• _Items listed in a dataset_
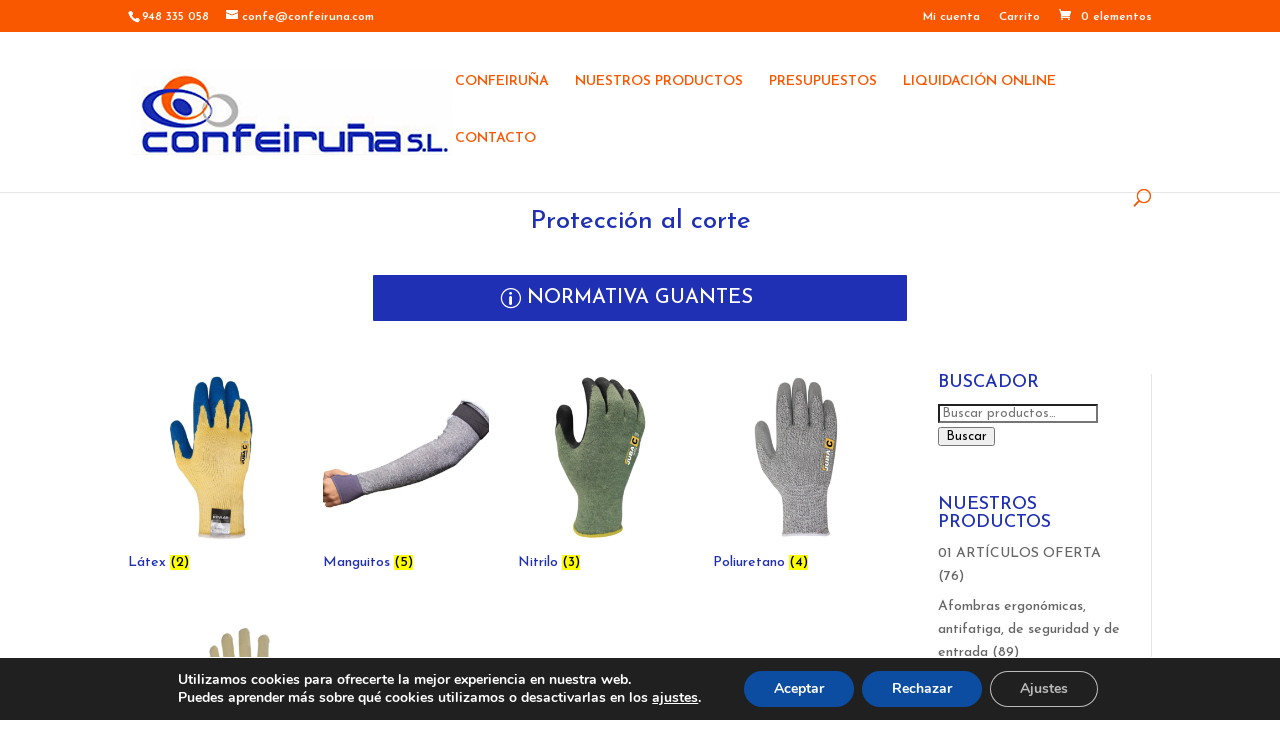

--- FILE ---
content_type: text/css
request_url: https://confeiruna.com/wp-content/et-cache/taxonomy/product_cat/343/et-divi-dynamic-tb-30938-late.css?ver=1769489174
body_size: 103
content:
@font-face{font-family:ETmodules;font-display:block;src:url(//confeiruna.com/wp-content/themes/Divi/core/admin/fonts/modules/all/modules.eot);src:url(//confeiruna.com/wp-content/themes/Divi/core/admin/fonts/modules/all/modules.eot?#iefix) format("embedded-opentype"),url(//confeiruna.com/wp-content/themes/Divi/core/admin/fonts/modules/all/modules.woff) format("woff"),url(//confeiruna.com/wp-content/themes/Divi/core/admin/fonts/modules/all/modules.ttf) format("truetype"),url(//confeiruna.com/wp-content/themes/Divi/core/admin/fonts/modules/all/modules.svg#ETmodules) format("svg");font-weight:400;font-style:normal}

--- FILE ---
content_type: text/css
request_url: https://confeiruna.com/wp-content/et-cache/global/et-divi-customizer-global.min.css?ver=1766478730
body_size: 17
content:
.et_pb_contact_captcha_question:before{content:"Antispam";padding-right:20px}#top-menu li.current-menu-item>a{color:#2030b4!important}

--- FILE ---
content_type: text/css
request_url: https://confeiruna.com/wp-content/et-cache/taxonomy/product_cat/343/et-divi-dynamic-tb-30938-late.css
body_size: 103
content:
@font-face{font-family:ETmodules;font-display:block;src:url(//confeiruna.com/wp-content/themes/Divi/core/admin/fonts/modules/all/modules.eot);src:url(//confeiruna.com/wp-content/themes/Divi/core/admin/fonts/modules/all/modules.eot?#iefix) format("embedded-opentype"),url(//confeiruna.com/wp-content/themes/Divi/core/admin/fonts/modules/all/modules.woff) format("woff"),url(//confeiruna.com/wp-content/themes/Divi/core/admin/fonts/modules/all/modules.ttf) format("truetype"),url(//confeiruna.com/wp-content/themes/Divi/core/admin/fonts/modules/all/modules.svg#ETmodules) format("svg");font-weight:400;font-style:normal}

• _ASSIGNMENT_
Each line of the entries above that includes the string "dynamic" should be copied out.

• _RESPONSE TO THE TASK_
request_url: https://confeiruna.com/wp-content/et-cache/taxonomy/product_cat/343/et-divi-dynamic-tb-30938-late.css?ver=1769489174
request_url: https://confeiruna.com/wp-content/et-cache/taxonomy/product_cat/343/et-divi-dynamic-tb-30938-late.css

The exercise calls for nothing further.